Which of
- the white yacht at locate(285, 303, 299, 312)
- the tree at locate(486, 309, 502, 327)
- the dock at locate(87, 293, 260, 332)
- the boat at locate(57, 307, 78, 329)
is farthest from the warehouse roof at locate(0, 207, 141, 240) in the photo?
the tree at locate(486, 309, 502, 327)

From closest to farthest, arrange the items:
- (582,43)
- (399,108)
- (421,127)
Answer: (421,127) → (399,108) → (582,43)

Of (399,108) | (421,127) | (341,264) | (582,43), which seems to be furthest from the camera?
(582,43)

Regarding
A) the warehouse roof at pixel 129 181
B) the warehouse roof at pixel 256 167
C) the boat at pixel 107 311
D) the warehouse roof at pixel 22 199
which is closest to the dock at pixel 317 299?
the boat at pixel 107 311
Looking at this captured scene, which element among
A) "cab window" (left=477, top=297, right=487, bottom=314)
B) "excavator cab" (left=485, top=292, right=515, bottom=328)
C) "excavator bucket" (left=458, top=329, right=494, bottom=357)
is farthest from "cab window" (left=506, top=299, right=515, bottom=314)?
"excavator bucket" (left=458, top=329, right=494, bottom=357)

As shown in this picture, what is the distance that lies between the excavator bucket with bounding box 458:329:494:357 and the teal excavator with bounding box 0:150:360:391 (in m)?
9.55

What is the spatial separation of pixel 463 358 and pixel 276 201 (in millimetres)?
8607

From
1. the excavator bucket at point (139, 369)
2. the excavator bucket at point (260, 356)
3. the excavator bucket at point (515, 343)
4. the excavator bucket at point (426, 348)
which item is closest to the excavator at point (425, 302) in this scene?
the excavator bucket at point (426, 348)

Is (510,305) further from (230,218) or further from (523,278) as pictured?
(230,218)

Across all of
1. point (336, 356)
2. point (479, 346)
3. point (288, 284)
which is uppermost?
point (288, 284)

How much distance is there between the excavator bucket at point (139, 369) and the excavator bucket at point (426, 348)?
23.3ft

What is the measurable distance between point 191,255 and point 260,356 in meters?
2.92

= = =

#### OBJECTIVE:
Reproduce all of the items above verbatim, keeping every line, number, and mark unchanged.

#### RESULT:
Which of
- the white yacht at locate(285, 303, 299, 312)
- the tree at locate(486, 309, 502, 327)
- the dock at locate(87, 293, 260, 332)
- the boat at locate(57, 307, 78, 329)
is farthest from the warehouse roof at locate(0, 207, 141, 240) in the photo?
the tree at locate(486, 309, 502, 327)

From closest to farthest, arrange the items:
- (582,43)
- (399,108)
- (421,127)
Answer: (421,127) → (399,108) → (582,43)

Of (399,108) | (421,127) | (341,264) | (582,43), which seems to be furthest from the camera?
(582,43)

Regarding
A) the warehouse roof at pixel 129 181
B) the warehouse roof at pixel 256 167
C) the boat at pixel 107 311
D) the warehouse roof at pixel 22 199
which is closest to the dock at pixel 317 299?
the boat at pixel 107 311
Looking at this captured scene, which element among
A) "cab window" (left=477, top=297, right=487, bottom=314)
B) "excavator cab" (left=485, top=292, right=515, bottom=328)
C) "excavator bucket" (left=458, top=329, right=494, bottom=357)
is farthest from "cab window" (left=506, top=299, right=515, bottom=314)?
"excavator bucket" (left=458, top=329, right=494, bottom=357)

As shown in this picture, what is the distance that lies between the excavator bucket with bounding box 458:329:494:357 and the teal excavator with bounding box 0:150:360:391 (in m)?
9.55

What is the spatial separation of pixel 463 358 and pixel 276 201 (in millimetres)?
8607

From
1. the excavator bucket at point (139, 369)
2. the excavator bucket at point (260, 356)
3. the excavator bucket at point (515, 343)
4. the excavator bucket at point (426, 348)
which item is closest to the excavator at point (425, 302) in this scene?
the excavator bucket at point (426, 348)

Is (510,305) further from (230,218) or further from (523,278) as pictured?
(230,218)

Across all of
1. point (336, 356)
2. point (479, 346)
3. point (288, 284)
which is uppermost?
point (288, 284)

How much distance is there between the excavator bucket at point (139, 369) and the excavator bucket at point (426, 348)?
23.3ft

What is the measurable distance between point 191,255 and point 260,356 in meters?
2.92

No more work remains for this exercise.